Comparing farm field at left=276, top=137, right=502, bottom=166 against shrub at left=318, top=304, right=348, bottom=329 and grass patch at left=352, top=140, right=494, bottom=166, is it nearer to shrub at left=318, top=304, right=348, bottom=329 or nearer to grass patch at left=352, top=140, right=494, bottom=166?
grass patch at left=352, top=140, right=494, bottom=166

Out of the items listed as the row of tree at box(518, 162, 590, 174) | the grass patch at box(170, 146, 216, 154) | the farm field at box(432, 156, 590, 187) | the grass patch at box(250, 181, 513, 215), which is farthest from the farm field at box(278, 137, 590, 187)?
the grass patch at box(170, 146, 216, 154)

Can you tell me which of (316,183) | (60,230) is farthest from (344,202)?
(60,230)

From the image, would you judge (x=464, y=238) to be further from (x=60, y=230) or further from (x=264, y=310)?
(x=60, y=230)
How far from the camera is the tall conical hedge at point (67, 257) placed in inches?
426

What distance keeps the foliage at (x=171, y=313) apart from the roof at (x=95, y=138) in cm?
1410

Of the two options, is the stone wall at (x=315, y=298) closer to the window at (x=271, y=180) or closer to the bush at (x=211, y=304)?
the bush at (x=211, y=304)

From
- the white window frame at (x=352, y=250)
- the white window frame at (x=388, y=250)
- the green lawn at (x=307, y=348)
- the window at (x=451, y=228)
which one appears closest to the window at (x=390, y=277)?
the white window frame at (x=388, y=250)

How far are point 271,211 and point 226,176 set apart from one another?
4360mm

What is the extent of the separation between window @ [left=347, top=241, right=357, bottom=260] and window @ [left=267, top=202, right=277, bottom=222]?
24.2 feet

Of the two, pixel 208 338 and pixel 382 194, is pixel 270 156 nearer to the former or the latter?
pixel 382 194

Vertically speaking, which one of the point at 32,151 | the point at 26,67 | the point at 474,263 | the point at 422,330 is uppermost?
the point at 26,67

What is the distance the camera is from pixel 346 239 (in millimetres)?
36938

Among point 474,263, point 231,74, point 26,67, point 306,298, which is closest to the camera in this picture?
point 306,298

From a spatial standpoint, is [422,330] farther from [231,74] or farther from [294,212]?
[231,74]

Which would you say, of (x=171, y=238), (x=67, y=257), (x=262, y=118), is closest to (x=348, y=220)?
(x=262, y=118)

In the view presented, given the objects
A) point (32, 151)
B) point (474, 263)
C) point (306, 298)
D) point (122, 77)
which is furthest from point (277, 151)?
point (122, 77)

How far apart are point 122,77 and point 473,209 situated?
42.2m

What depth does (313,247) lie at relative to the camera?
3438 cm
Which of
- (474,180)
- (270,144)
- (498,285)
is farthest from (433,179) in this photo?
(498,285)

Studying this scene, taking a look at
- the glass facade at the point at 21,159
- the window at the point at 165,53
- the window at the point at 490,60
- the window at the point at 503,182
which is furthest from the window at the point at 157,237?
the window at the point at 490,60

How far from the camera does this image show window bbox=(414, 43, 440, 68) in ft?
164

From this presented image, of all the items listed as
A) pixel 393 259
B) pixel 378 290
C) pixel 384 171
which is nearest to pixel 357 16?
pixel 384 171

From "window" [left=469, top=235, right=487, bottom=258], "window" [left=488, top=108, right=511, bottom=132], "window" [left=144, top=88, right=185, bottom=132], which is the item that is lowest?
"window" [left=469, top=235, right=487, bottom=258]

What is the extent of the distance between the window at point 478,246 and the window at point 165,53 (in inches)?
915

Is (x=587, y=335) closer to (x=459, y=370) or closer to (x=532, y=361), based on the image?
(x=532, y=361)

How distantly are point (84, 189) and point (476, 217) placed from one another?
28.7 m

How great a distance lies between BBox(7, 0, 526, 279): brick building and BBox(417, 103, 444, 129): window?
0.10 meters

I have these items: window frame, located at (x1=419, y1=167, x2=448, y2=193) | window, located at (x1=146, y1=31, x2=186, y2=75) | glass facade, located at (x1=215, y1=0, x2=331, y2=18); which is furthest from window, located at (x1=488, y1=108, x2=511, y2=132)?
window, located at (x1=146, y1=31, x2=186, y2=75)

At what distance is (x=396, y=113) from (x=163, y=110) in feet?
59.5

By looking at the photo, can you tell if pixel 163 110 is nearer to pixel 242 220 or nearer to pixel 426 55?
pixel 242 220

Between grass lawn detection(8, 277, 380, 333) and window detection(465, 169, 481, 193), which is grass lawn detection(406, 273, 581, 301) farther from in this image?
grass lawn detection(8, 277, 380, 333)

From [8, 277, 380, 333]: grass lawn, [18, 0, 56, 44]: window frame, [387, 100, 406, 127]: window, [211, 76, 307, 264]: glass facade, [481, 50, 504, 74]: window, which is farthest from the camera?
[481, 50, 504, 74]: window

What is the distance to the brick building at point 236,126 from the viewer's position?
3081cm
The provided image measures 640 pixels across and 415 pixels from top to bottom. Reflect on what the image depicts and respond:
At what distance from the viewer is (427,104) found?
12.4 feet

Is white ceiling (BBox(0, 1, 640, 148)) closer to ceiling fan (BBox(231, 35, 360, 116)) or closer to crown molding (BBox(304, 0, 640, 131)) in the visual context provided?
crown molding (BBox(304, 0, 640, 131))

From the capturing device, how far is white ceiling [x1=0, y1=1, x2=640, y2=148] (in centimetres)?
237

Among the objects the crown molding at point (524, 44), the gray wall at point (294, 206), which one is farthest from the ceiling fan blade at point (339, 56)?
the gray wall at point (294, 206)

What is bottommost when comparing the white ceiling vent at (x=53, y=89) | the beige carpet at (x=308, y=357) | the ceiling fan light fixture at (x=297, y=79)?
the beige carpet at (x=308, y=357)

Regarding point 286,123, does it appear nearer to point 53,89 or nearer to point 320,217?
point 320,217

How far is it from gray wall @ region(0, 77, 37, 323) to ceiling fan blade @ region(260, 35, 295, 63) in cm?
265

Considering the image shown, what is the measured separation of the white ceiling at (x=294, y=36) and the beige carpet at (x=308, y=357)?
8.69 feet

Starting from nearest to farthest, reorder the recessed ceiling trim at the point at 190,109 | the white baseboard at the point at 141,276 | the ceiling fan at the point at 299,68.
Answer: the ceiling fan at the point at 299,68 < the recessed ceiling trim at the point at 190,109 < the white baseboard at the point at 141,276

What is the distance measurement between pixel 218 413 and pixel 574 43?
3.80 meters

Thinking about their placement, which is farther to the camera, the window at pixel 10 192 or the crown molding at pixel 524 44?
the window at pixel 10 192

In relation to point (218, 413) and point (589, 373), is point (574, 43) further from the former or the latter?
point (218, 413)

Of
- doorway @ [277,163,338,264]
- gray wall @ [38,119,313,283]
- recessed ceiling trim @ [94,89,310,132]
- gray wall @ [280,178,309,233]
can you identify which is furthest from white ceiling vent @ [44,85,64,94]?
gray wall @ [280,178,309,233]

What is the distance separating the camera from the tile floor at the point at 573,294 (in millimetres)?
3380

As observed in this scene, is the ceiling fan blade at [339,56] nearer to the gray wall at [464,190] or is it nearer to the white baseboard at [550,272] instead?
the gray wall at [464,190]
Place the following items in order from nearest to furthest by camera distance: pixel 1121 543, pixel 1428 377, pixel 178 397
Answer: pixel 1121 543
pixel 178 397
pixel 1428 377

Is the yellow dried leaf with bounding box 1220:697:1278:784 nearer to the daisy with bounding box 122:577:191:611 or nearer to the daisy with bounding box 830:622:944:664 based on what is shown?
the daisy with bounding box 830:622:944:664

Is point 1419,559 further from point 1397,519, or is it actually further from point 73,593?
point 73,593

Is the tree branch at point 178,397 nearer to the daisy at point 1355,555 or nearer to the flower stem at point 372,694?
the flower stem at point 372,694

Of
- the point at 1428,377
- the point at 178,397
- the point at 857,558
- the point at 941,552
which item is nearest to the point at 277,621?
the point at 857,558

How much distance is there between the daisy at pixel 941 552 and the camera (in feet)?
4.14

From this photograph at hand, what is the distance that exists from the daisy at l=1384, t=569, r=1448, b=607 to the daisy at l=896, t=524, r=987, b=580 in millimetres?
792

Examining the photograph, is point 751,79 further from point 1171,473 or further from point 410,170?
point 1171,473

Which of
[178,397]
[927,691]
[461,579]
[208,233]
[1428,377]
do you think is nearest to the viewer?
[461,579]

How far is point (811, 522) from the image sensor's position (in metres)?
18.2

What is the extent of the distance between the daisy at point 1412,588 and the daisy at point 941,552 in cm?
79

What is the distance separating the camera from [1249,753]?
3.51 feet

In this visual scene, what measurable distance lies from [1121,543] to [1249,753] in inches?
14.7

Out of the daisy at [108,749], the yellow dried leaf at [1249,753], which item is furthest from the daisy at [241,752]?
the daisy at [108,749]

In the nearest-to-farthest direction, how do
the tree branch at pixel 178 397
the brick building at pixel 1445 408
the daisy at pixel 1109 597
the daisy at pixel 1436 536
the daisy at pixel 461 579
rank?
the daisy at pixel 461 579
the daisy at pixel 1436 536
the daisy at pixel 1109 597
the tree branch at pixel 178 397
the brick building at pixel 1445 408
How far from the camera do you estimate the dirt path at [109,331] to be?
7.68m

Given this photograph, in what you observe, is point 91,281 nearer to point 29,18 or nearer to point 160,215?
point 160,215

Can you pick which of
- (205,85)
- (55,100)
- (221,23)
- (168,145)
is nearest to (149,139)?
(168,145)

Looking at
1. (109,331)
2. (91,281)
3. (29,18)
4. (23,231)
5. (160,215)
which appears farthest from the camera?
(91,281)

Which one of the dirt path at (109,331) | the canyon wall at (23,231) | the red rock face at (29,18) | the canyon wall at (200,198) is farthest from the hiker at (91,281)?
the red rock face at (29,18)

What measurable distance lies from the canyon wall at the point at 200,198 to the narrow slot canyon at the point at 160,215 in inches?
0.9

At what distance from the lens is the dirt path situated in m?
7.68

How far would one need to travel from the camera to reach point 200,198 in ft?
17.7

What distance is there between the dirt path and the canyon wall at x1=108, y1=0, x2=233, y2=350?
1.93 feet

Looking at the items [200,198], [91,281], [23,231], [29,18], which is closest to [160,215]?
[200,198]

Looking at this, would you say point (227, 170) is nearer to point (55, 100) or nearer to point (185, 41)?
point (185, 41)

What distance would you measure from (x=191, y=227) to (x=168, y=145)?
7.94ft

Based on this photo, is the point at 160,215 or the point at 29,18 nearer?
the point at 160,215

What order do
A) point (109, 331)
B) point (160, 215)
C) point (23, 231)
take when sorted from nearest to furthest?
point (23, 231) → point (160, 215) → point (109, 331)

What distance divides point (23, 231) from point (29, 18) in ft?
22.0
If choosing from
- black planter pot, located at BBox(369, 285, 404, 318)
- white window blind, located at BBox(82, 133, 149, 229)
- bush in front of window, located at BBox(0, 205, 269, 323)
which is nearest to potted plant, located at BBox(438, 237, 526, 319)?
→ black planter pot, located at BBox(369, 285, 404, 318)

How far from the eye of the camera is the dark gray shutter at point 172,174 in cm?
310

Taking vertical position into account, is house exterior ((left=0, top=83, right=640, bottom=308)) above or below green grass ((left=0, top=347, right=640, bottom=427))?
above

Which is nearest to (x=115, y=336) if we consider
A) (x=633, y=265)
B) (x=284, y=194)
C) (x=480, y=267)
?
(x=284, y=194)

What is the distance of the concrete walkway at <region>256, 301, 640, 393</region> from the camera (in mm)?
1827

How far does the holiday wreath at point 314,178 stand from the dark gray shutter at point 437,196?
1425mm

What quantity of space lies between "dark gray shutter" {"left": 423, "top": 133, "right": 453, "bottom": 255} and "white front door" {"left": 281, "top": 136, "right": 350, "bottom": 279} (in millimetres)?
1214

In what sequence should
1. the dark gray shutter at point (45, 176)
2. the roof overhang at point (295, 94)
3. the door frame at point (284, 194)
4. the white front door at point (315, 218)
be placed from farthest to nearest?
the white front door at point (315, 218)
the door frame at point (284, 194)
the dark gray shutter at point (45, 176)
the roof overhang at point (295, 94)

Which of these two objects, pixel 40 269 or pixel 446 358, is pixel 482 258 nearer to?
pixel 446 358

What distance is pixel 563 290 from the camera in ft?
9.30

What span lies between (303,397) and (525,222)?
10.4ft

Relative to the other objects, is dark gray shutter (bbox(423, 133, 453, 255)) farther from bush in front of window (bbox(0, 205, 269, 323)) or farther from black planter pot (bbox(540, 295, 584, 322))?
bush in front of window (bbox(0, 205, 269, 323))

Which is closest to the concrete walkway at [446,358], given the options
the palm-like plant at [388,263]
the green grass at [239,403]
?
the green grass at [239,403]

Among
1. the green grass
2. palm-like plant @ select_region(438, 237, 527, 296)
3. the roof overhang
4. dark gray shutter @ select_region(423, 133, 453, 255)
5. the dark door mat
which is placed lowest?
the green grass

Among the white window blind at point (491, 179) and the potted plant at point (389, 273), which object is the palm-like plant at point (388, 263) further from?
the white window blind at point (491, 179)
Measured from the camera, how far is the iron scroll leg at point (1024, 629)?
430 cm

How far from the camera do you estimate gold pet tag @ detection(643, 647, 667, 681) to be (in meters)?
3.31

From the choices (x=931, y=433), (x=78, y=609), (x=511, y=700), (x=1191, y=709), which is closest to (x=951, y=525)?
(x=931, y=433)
--*--
**DIRECTIONS:** Update everything from the line containing "Which is closest to the concrete" down to the last of the entries, changing "palm-like plant" to "fan palm" and leaving all else unchanged.

**REPLY:**
Which is closest to the concrete walkway at [446,358], given the options
the fan palm at [388,263]
the green grass at [239,403]
?
the green grass at [239,403]

Among
1. the green grass
2. fan palm @ select_region(438, 237, 527, 296)
3. the roof overhang
4. dark gray shutter @ select_region(423, 133, 453, 255)
5. the dark door mat
which is placed lowest?
the green grass

Among the white window blind at point (491, 179) and the potted plant at point (389, 273), which object is the fan palm at point (388, 263) further from?
the white window blind at point (491, 179)
Measured from the camera, how far is the iron scroll leg at point (1024, 629)?
430 cm

How far from the camera do you estimate gold pet tag @ detection(643, 647, 667, 681) to be (in meters)?
3.31

From the choices (x=931, y=433), (x=78, y=609), (x=511, y=700), (x=1191, y=709), which is closest to (x=951, y=525)?
(x=931, y=433)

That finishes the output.